Source passage —
━━━━━━━━━━━━━━━━━━━━

Use the create_entity function to import the software into the wiki.
The Q-id returned by the wikibase is appended to the pandas dataframe of software.

In [10]:
for i,current in software_df[:MAX_ENTRIES].iterrows():
    software_name = current['Len'].strip()
    software_id = current['P13'].strip().replace("'", '')

    data = {
        'labels':{'en':{'language':'en','value':software_name}},
        'claims': [
            # instance of 'software'
            {'mainsnak':{
                'snaktype':'value', 'property':'P31', 'datavalue':{'type':'wikibase-entityid', 'value': {'entity-type':'item','id':'Q7397'}}},
            'type': 'statement', 'rank': 'normal'},
            # swMath work id
            {'mainsnak':{
                'snaktype':'value', 'property':'P6830', 'datavalue': {'type':'string', 'value': software_id}},
            'type': 'statement', 'rank': 'normal'}
            ]
    }
    # import into wikibase, save Qid
    software_df.loc[i, 'qid'] = create_entity(session, data)

In [11]:
software_df.head()

Unnamed: 0,qid,P13,Len,#
0,Q1751,'0',swMATH,initial csv import 2021-12-17
1,Q1752,'1',FORTRAN,initial csv import 2021-12-17
2,Q1753,'2',SuperLU-DIST,initial csv import 2021-12-17
3,Q1754,'3',WHISPAR,initial csv import 2021-12-17
4,Q1755,'4',MULTI2D,initial csv import 2021-12-17


## Import the papers list
A subsample of the papers list was created in notebook `filter_papers_by_software.ipyb`. This list contains the papers related to the first 10 software entries in the list of softwares (`data/swMath-software-list.csv`). The list of papers is in file `data/all_papers.csv.zip`. 

In [12]:
# load the list of zbMath papers
papers_df = pd.read_csv('data/all_papers.csv.zip', dtype={'doi': 'string'}) # force DOI to be a string
papers_df.head(3)

━━━━━━━━━━━━━━━━━━━━

Material —
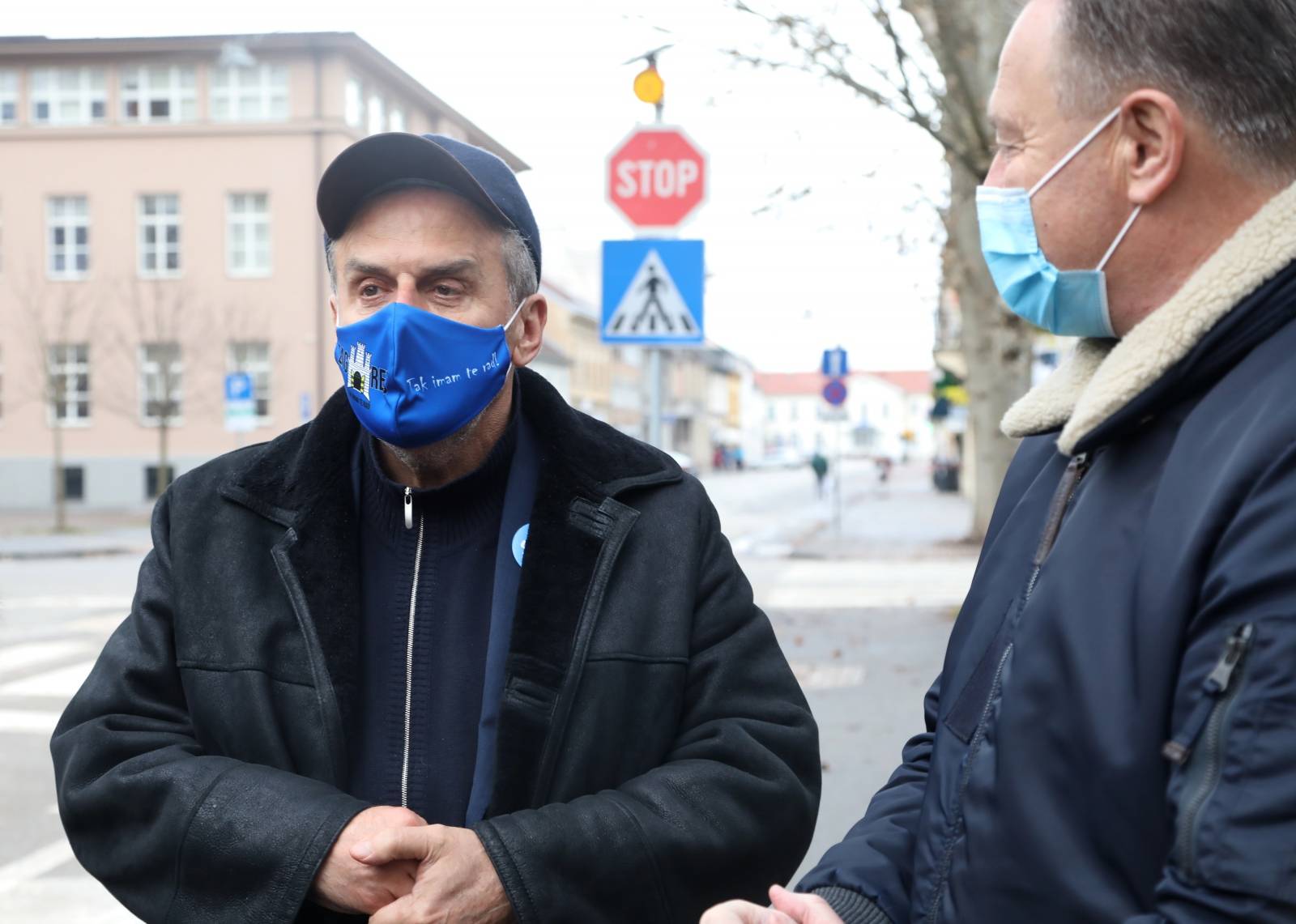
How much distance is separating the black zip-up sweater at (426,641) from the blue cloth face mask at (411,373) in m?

━━━━━━━━━━━━━━━━━━━━

Written request 1 — In the wikibase import notebook, which property is used for the swMath work id?
Written request 2 — Carry on the wikibase import notebook from its final line.
This exercise does not use the data.

Reply 1 — P6830

Reply 2 —
Unnamed: 0,id,author,author_ids,document_title,source,classifications,language,keywords,doi,publication_year,serial,links
0,oai:zbmath.org:7188252,"Fohrmeister, Volker; Bartels, Alexander; Mosle...",fohrmeister.volker;bartels.alexander;mosler.jorn,Variational updates for thermomechanically cou...,"Comput. Methods Appl. Mech. Eng. 339, 239-261 ...",74C05;74S05;65M60;65Y05,English,hyper-dual numbers;numerical differentiation;v...,10.1016/j.cma.2018.04.047,2018,Computer Methods in Applied Mechanics and Engi...,
1,oai:zbmath.org:7206170,"Berardocco, Luca; Kronbichler, Martin; Graveme...",berardocco.luca;kronbichler.martin;gravemeier....,A hybridizable discontinuous Galerkin method f...,"Comput. Methods Appl. Mech. Eng. 366, Article ...",78A25;65M60,English,Maxwell's equations;electromagnetic diffusion ...,10.1016/j.cma.2020.113071,2020,Computer Methods in Applied Mechanics and Engi...,https://arxiv.org/abs/1904.10257
2,oai:zbmath.org:7138575,"Hu, Xiukun; Douglas, Craig C.",hu.xiukun;douglas.craig-c,Performance and scalability analysis of a coup...,"Japan J. Ind. Appl. Math. 36, No. 3, 1039-1054...",76S05;76M10;65M60;65M12,English,domain decomposition;finite element method;par...,10.1007/s13160-019-00381-3,2019,Japan Journal of Industrial and Applied Mathem...,


In [15]:
for i,current in papers_df.iterrows():
    document_title = current['document_title'].strip()
    document_id = current['id'].strip()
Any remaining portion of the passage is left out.